Вопрос стоит так: сколько сентиментальности, идеализма и атавистического романтизма я могу себе позволить, не утрачивая вкуса к борьбе за существование? Сколько я могу на это бросить? Ибо это действительно было для меня роскошью. В моем случае истинная роскошь – это не дом, спроектированный для нас Тео, не «мерседес», не дорогая мебель, не хорошее красное вино или хлебные деревья в саду. Все это для меня стало почти привычным. Подлинной роскошью были свобода мечтать, свобода быть непрактичным. Да и свобода как таковая стала романтическим понятием.
У меня нет нужды верить в правильность жизни, которую я веду. Достаточно просто жить ею.
А для того, чтобы выжить, я должен считать все элементы жизни относительными и взаимозаменяемыми.
Не будучи циником, теряешь способность воспринимать реальность реально.

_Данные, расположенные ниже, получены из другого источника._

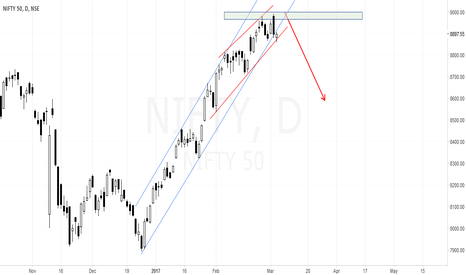 NIFTY: Nifty likely to top out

Конечно, я устал. Почему бы не признать это? Я выбрал изнурительный и опустошающий образ жизни. Уже поэтому было крайне соблазнительно принять то, что предлагала мать: покой и мир иллюзий. Но, понимая, что иллюзия – это только иллюзия, я не мог поддаться ее искушению.
Ох, как славно было бы поверить в свободу, надежду, веру и любовь. Но главное, надо выжить. А чтобы выжить, нужно всегда быть в стане победителей, надо быть сильнее соперника. Во мне есть воля к успеху, «инстинкт убийцы». А вот в отце ее не было. (И в Бернарде тоже.)
* * *
На пороге показался Луи.
– Привет!
– Ты здесь весь день?
– Да, пожалуй.
– А чем ты занимаешься?
– Просматриваю отцовские бумаги. Проверяю, все ли в порядке.
Я заметил его недоверчивый иронический взгляд, брошенный на одну-единственную папку на столе, но не стал пускаться в объяснения.
– Чем-нибудь помочь тебе?
– Скучаешь?
– Конечно.
– Недавно я слышал движок. Починил его?
Он улыбнулся и на миг снова стал мальчиком.
– Да, работает хорошо, – сказал он. Затем добавил: – Правда, мне очень помог Мандизи. Руки у парня нормальные.
– А тебе не хочется вернуться на инженерный факультет?
На секунду его глаза загорелись, но тут же потухли, он пожал плечами.
– Почему ты решил продать ферму? – внезапно спросил он.
– Потому что она стала нежизнеспособна. – Мне хотелось быть с ним по возможности откровенным. – Подумай сам. Рыночная цена ее, скажем, сорок тысяч. Это означает, что нормальная десятипроцентная прибыль от капиталовложения должна составлять четыре тысячи. А что происходит? Здесь не только не пахнет этими четырьмя тысячами, а, наоборот, ферма стоит мне несколько тысяч ежегодно. Ладно, честно говоря, я могу удержать их из суммы подоходного налога. Но все равно эта ферма – скверное капиталовложение. А я деловой человек.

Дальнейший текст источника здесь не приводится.